For a comprehensive introduction, see Spark documentation.
For scala docs details, see org.apache.spark.ml.classification.RandomForestClassifier documentation.
Since: Seahorse 1.1.0
This operation does not take any input.
Port | Type Qualifier | Description |
---|---|---|
0 | Estimator | An Estimator that can be used in a Fit operation. |
Name | Type | Description |
---|---|---|
max depth |
Numeric |
The maximum depth of the tree. E.g., depth 0 means 1 leaf node; depth 1 means 1 internal node + 2 leaf nodes. |
max bins |
Numeric |
The maximum number of bins used for discretizing continuous features and for choosing how to split on features at each node. More bins give higher granularity. Must be >= 2 and >= number of categories in any categorical feature. |
min instances per node |
Numeric |
The minimum number of instances each child must have after split. If a split causes the left or right child to have fewer instances than the parameter's value, the split will be discarded as invalid. |
min information gain |
Numeric |
The minimum information gain for a split to be considered at a tree node. |
max memory |
Numeric |
Maximum memory in MB allocated to histogram aggregation. |
cache node ids |
Boolean |
The caching nodes IDs. Can speed up training of deeper trees. |
checkpoint interval |
Numeric |
The checkpoint interval. E.g. 10 means that the cache will get checkpointed every 10 iterations. |
classification impurity |
SingleChoice |
The criterion used for information gain calculation. Possible values: ["entropy", "gini"] |
subsampling rate |
Numeric |
The fraction of the training data used for learning each decision tree. |
seed |
Numeric |
The random seed. |
num trees |
Numeric |
The number of trees to train. |
feature subset strategy |
SingleChoice |
The number of features to consider for splits at each tree node.
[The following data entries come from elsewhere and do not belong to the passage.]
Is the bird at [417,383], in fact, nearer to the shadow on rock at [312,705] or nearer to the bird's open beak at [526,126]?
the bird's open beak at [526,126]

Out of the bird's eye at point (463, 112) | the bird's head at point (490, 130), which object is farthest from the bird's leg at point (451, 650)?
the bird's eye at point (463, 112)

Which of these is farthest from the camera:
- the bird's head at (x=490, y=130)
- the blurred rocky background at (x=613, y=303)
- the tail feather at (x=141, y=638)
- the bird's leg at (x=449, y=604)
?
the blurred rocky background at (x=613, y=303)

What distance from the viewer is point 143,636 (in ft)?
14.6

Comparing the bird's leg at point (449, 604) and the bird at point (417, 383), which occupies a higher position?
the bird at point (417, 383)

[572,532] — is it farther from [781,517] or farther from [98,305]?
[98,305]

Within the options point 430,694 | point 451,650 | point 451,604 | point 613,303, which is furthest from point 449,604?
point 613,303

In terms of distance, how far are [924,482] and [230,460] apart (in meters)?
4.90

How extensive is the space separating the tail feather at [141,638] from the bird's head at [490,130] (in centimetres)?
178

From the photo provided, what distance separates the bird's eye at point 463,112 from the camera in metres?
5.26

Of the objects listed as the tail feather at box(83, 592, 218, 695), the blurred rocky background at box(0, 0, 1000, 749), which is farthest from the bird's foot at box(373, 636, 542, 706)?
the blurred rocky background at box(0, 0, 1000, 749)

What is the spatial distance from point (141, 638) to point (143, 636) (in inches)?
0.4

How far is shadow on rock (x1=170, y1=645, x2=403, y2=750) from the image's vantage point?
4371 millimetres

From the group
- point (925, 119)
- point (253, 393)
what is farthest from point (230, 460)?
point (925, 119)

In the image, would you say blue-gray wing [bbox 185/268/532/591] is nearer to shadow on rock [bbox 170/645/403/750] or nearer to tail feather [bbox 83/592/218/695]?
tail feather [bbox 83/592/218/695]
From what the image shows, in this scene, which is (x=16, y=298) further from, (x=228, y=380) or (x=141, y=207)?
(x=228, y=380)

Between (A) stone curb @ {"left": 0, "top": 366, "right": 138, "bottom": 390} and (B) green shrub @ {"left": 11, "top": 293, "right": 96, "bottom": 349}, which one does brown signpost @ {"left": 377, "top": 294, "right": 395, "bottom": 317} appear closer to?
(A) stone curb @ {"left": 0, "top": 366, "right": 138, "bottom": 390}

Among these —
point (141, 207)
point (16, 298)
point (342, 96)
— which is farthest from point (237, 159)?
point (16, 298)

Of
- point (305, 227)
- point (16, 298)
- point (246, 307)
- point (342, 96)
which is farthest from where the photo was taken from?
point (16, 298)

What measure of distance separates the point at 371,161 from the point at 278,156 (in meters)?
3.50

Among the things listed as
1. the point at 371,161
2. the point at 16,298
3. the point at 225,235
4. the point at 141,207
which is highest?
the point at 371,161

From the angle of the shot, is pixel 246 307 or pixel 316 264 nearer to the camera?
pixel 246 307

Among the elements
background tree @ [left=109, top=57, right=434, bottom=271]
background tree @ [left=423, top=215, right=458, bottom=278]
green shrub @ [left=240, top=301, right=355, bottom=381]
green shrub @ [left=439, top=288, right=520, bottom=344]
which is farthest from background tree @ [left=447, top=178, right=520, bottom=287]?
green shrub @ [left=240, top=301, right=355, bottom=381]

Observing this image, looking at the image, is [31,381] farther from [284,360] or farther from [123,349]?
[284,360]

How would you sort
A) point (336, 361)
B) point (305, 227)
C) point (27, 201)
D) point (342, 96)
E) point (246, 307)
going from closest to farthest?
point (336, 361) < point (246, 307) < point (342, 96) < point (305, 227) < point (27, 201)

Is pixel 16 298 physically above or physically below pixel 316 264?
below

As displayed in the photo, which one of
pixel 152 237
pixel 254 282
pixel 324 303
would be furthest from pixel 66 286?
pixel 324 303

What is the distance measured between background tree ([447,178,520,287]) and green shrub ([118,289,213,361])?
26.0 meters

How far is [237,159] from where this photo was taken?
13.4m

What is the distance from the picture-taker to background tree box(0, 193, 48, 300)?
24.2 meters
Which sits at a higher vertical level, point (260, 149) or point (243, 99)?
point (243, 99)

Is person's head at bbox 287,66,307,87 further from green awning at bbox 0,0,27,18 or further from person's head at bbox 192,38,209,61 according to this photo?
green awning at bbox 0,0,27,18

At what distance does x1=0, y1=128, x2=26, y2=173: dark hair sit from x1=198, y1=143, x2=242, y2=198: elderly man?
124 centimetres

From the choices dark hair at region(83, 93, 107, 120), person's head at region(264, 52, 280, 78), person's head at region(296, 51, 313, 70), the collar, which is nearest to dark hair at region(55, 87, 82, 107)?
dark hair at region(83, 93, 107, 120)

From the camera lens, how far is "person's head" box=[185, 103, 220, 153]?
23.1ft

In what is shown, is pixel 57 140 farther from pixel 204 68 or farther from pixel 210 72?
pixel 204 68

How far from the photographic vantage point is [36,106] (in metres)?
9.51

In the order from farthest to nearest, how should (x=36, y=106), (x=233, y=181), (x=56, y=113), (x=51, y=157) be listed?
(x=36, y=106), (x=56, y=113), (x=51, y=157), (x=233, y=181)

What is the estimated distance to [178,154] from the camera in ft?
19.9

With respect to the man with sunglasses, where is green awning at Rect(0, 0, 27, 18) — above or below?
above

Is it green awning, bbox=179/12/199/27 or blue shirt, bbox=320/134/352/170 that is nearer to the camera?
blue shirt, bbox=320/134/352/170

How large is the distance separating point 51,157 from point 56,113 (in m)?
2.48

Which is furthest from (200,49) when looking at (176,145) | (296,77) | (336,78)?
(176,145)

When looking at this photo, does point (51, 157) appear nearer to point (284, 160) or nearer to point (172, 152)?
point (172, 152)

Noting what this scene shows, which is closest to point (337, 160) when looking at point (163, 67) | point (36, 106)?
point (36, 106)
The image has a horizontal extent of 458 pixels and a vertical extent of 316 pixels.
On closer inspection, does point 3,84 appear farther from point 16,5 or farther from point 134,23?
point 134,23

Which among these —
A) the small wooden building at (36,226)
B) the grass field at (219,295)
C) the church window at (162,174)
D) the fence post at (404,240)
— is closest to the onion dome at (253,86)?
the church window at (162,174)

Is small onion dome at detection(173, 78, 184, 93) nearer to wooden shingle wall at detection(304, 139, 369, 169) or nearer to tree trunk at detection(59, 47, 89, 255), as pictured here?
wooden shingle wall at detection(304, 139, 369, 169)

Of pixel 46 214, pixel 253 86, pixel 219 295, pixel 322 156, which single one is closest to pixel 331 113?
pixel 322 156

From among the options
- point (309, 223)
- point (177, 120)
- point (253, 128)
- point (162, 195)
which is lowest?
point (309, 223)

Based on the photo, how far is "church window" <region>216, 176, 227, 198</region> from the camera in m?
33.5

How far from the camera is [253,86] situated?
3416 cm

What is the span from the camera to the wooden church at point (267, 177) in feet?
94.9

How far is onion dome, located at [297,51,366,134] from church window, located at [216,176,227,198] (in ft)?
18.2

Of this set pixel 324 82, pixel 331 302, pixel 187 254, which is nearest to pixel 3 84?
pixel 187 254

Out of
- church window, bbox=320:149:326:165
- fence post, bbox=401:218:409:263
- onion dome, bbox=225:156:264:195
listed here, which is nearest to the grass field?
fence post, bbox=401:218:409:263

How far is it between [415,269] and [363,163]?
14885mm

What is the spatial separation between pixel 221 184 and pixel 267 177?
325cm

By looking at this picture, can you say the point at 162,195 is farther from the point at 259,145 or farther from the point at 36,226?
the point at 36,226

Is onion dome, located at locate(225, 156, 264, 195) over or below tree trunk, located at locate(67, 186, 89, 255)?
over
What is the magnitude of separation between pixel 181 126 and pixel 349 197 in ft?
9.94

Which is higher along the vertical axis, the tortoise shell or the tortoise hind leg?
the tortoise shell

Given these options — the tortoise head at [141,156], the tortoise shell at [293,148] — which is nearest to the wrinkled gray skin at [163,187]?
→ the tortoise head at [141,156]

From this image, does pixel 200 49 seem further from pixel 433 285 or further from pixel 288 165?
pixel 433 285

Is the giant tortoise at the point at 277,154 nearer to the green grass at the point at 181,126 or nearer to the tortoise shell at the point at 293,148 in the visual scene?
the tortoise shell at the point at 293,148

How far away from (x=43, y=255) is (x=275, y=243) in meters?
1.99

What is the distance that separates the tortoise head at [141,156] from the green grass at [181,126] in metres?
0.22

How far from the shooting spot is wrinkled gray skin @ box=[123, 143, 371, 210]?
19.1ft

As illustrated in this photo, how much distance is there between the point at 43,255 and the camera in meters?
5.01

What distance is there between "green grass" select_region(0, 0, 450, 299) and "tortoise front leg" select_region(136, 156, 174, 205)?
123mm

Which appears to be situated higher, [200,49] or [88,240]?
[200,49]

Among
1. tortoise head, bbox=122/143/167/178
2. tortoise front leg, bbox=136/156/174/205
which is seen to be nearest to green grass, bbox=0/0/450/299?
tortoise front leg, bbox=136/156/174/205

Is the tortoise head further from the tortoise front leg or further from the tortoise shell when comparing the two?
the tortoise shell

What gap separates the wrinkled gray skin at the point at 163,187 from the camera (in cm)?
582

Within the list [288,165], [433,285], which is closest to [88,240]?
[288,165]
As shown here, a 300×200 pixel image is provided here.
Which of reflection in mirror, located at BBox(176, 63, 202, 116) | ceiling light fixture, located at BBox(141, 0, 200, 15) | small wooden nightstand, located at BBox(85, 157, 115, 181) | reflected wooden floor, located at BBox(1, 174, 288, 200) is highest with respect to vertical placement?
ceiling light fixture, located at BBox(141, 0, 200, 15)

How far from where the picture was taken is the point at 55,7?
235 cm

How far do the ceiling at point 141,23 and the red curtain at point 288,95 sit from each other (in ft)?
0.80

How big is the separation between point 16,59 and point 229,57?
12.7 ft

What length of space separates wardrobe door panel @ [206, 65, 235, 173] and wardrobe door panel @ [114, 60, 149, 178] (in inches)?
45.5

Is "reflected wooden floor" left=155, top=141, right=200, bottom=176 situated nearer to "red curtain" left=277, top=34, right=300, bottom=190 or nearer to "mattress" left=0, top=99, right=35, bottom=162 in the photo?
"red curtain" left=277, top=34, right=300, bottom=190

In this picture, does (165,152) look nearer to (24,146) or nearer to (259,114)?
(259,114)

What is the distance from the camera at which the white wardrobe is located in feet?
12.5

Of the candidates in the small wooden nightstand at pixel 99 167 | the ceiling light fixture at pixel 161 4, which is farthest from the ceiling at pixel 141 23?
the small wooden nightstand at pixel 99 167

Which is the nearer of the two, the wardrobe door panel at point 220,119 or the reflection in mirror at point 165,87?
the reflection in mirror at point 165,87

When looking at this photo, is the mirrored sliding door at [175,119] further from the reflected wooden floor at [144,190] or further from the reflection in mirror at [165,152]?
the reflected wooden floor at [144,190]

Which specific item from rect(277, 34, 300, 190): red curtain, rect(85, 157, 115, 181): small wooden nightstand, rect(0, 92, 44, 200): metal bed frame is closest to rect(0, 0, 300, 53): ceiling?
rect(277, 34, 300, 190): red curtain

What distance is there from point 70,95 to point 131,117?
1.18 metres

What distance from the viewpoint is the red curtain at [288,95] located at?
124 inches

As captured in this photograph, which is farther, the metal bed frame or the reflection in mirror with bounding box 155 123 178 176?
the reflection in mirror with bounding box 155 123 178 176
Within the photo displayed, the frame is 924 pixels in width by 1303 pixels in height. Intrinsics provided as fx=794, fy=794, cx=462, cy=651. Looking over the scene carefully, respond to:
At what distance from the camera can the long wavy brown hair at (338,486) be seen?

Possible values: ["auto", "onethird", "sqrt", "log2"] |
label column |
SingleColumnSelector |
The label column for model fitting. |
features column |
SingleColumnSelector |
The features column for model fitting. |
probability column |
String |
The column for predicted class conditional probabilities. |
raw prediction column |
String |
The raw prediction (confidence) column. |
prediction column |
String |
The prediction column created during model scoring. |